If often features desperate teams throwing top dollar at players deemed expendable by their current clubs. Each year’s free-agent contracts are later littered with regrets, but that typically doesn’t stop teams willing to risk their future for a short-term solution.

The Knights are the rare NHL team that shows restraint. Just two of the team’s players were originally acquired via unrestricted free agency: defensemen Pietrangelo and Nick Holden. Only the rebuilding Los Angeles Kings have fewer UFA signings on their roster.

Instead, the Knights tend to target pending free agents in trades and re-sign them before they hit the open market. Robin Lehner, Max Pacioretty, Mark Stone and Ryan Reaves were pending UFAs when they were acquired, and all but Reaves re-signed before free agency began. Nicolas Roy and Chandler Stephenson were pending restricted free agents, and both were re-signed.

This method of doing business has led to the Knights parting with more draft capital, prospects and players, but it has allowed them to negotiate without other teams in the mix. It also means it takes a special circumstance, like having Pietrangelo available, to get the club to make a move on the open market.

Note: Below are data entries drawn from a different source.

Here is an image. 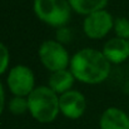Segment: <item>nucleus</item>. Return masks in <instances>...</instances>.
<instances>
[{
    "instance_id": "obj_12",
    "label": "nucleus",
    "mask_w": 129,
    "mask_h": 129,
    "mask_svg": "<svg viewBox=\"0 0 129 129\" xmlns=\"http://www.w3.org/2000/svg\"><path fill=\"white\" fill-rule=\"evenodd\" d=\"M8 110L13 115H23L25 113H29V104L28 98L24 96H11L9 102L6 103Z\"/></svg>"
},
{
    "instance_id": "obj_7",
    "label": "nucleus",
    "mask_w": 129,
    "mask_h": 129,
    "mask_svg": "<svg viewBox=\"0 0 129 129\" xmlns=\"http://www.w3.org/2000/svg\"><path fill=\"white\" fill-rule=\"evenodd\" d=\"M59 108L60 114L65 118L77 120L80 119L86 110L85 95L77 89H72L61 95H59Z\"/></svg>"
},
{
    "instance_id": "obj_8",
    "label": "nucleus",
    "mask_w": 129,
    "mask_h": 129,
    "mask_svg": "<svg viewBox=\"0 0 129 129\" xmlns=\"http://www.w3.org/2000/svg\"><path fill=\"white\" fill-rule=\"evenodd\" d=\"M102 53L112 65H119L129 59V40L114 37L104 43Z\"/></svg>"
},
{
    "instance_id": "obj_3",
    "label": "nucleus",
    "mask_w": 129,
    "mask_h": 129,
    "mask_svg": "<svg viewBox=\"0 0 129 129\" xmlns=\"http://www.w3.org/2000/svg\"><path fill=\"white\" fill-rule=\"evenodd\" d=\"M33 10L42 23L55 29L68 26L73 13L68 0H34Z\"/></svg>"
},
{
    "instance_id": "obj_10",
    "label": "nucleus",
    "mask_w": 129,
    "mask_h": 129,
    "mask_svg": "<svg viewBox=\"0 0 129 129\" xmlns=\"http://www.w3.org/2000/svg\"><path fill=\"white\" fill-rule=\"evenodd\" d=\"M75 78L72 74V72L69 69H64V70H59L55 73H50L49 79H48V86L54 90L58 95H61L72 89H74V83H75Z\"/></svg>"
},
{
    "instance_id": "obj_6",
    "label": "nucleus",
    "mask_w": 129,
    "mask_h": 129,
    "mask_svg": "<svg viewBox=\"0 0 129 129\" xmlns=\"http://www.w3.org/2000/svg\"><path fill=\"white\" fill-rule=\"evenodd\" d=\"M114 20L115 19H113L112 14L107 9L95 11L88 16H84L83 33L91 40H100L113 30Z\"/></svg>"
},
{
    "instance_id": "obj_9",
    "label": "nucleus",
    "mask_w": 129,
    "mask_h": 129,
    "mask_svg": "<svg viewBox=\"0 0 129 129\" xmlns=\"http://www.w3.org/2000/svg\"><path fill=\"white\" fill-rule=\"evenodd\" d=\"M99 129H129V114L120 108L109 107L100 114Z\"/></svg>"
},
{
    "instance_id": "obj_16",
    "label": "nucleus",
    "mask_w": 129,
    "mask_h": 129,
    "mask_svg": "<svg viewBox=\"0 0 129 129\" xmlns=\"http://www.w3.org/2000/svg\"><path fill=\"white\" fill-rule=\"evenodd\" d=\"M5 107H6V99H5V89L3 83L0 82V117L3 115L4 110H5Z\"/></svg>"
},
{
    "instance_id": "obj_2",
    "label": "nucleus",
    "mask_w": 129,
    "mask_h": 129,
    "mask_svg": "<svg viewBox=\"0 0 129 129\" xmlns=\"http://www.w3.org/2000/svg\"><path fill=\"white\" fill-rule=\"evenodd\" d=\"M29 114L38 123H53L60 114L59 95L48 85H38L28 96Z\"/></svg>"
},
{
    "instance_id": "obj_14",
    "label": "nucleus",
    "mask_w": 129,
    "mask_h": 129,
    "mask_svg": "<svg viewBox=\"0 0 129 129\" xmlns=\"http://www.w3.org/2000/svg\"><path fill=\"white\" fill-rule=\"evenodd\" d=\"M9 65H10V51L5 44L0 42V75L9 72Z\"/></svg>"
},
{
    "instance_id": "obj_1",
    "label": "nucleus",
    "mask_w": 129,
    "mask_h": 129,
    "mask_svg": "<svg viewBox=\"0 0 129 129\" xmlns=\"http://www.w3.org/2000/svg\"><path fill=\"white\" fill-rule=\"evenodd\" d=\"M112 64L103 55L102 50L83 48L75 51L70 59L69 70L77 82L86 85H98L110 75Z\"/></svg>"
},
{
    "instance_id": "obj_5",
    "label": "nucleus",
    "mask_w": 129,
    "mask_h": 129,
    "mask_svg": "<svg viewBox=\"0 0 129 129\" xmlns=\"http://www.w3.org/2000/svg\"><path fill=\"white\" fill-rule=\"evenodd\" d=\"M6 85L14 96L28 98L37 88L35 74L31 68L24 64H16L9 69L6 74Z\"/></svg>"
},
{
    "instance_id": "obj_11",
    "label": "nucleus",
    "mask_w": 129,
    "mask_h": 129,
    "mask_svg": "<svg viewBox=\"0 0 129 129\" xmlns=\"http://www.w3.org/2000/svg\"><path fill=\"white\" fill-rule=\"evenodd\" d=\"M72 10L78 15L88 16L95 11L105 9L108 0H68Z\"/></svg>"
},
{
    "instance_id": "obj_13",
    "label": "nucleus",
    "mask_w": 129,
    "mask_h": 129,
    "mask_svg": "<svg viewBox=\"0 0 129 129\" xmlns=\"http://www.w3.org/2000/svg\"><path fill=\"white\" fill-rule=\"evenodd\" d=\"M115 37L129 40V19L127 18H117L114 20V28H113Z\"/></svg>"
},
{
    "instance_id": "obj_15",
    "label": "nucleus",
    "mask_w": 129,
    "mask_h": 129,
    "mask_svg": "<svg viewBox=\"0 0 129 129\" xmlns=\"http://www.w3.org/2000/svg\"><path fill=\"white\" fill-rule=\"evenodd\" d=\"M73 39V30L69 26H63L56 29V34H55V40L59 42L63 45H67L72 42Z\"/></svg>"
},
{
    "instance_id": "obj_4",
    "label": "nucleus",
    "mask_w": 129,
    "mask_h": 129,
    "mask_svg": "<svg viewBox=\"0 0 129 129\" xmlns=\"http://www.w3.org/2000/svg\"><path fill=\"white\" fill-rule=\"evenodd\" d=\"M38 58L42 65L50 73L69 69L70 59H72L65 45L60 44L55 39L44 40L39 45Z\"/></svg>"
}]
</instances>
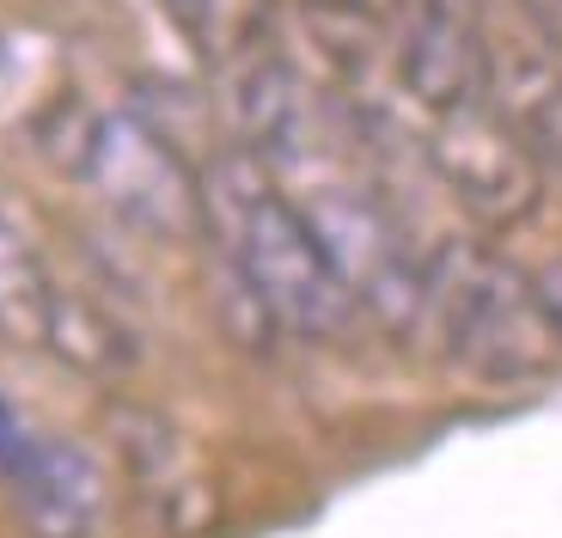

“With Alex, we get a guy that’s in the discussion for the Norris Trophy each year,” McCrimmon said after the signing became official. “We wouldn’t have gone to these lengths for anyone but a player that we think can do as much for our team as Alex can.”

3. Time for youth to be served

The Knights, because they’ve let veterans leave and haven’t spent lavishly in free agency to replace them, should be more reliant on young players than ever in 2021.

Rookies Nicolas Roy and Zach Whitecould already played key roles in the 2020 playoffs. Cody Glass should be given more responsibility after center Paul Stastny left via trade.

The depth should be young as well.

Veterans Tomas Nosek and Nick Cousins largely alternated as the team’s 13th forward in the postseason. That job might now fall to Gage Quinney, Keegan Kolesar or Reid Duke, three of the extra forwards the Knights took to Edmonton, Alberta. Quinney has played three NHL games, Kolesar one and Duke none.

The story is the same on defense. Merrill and Engelland were the team’s seventh and eighth defensemen, and now both are gone. That means 21-year-old Nic Hague has to build on his rookie season, and 22-year-old Dylan Coghlan should be prepared to contribute.

“I love the development of some of the young guys,” coach Pete DeBoer said after the postseason. “There’s some young guys there that I can’t wait to get our hands on.”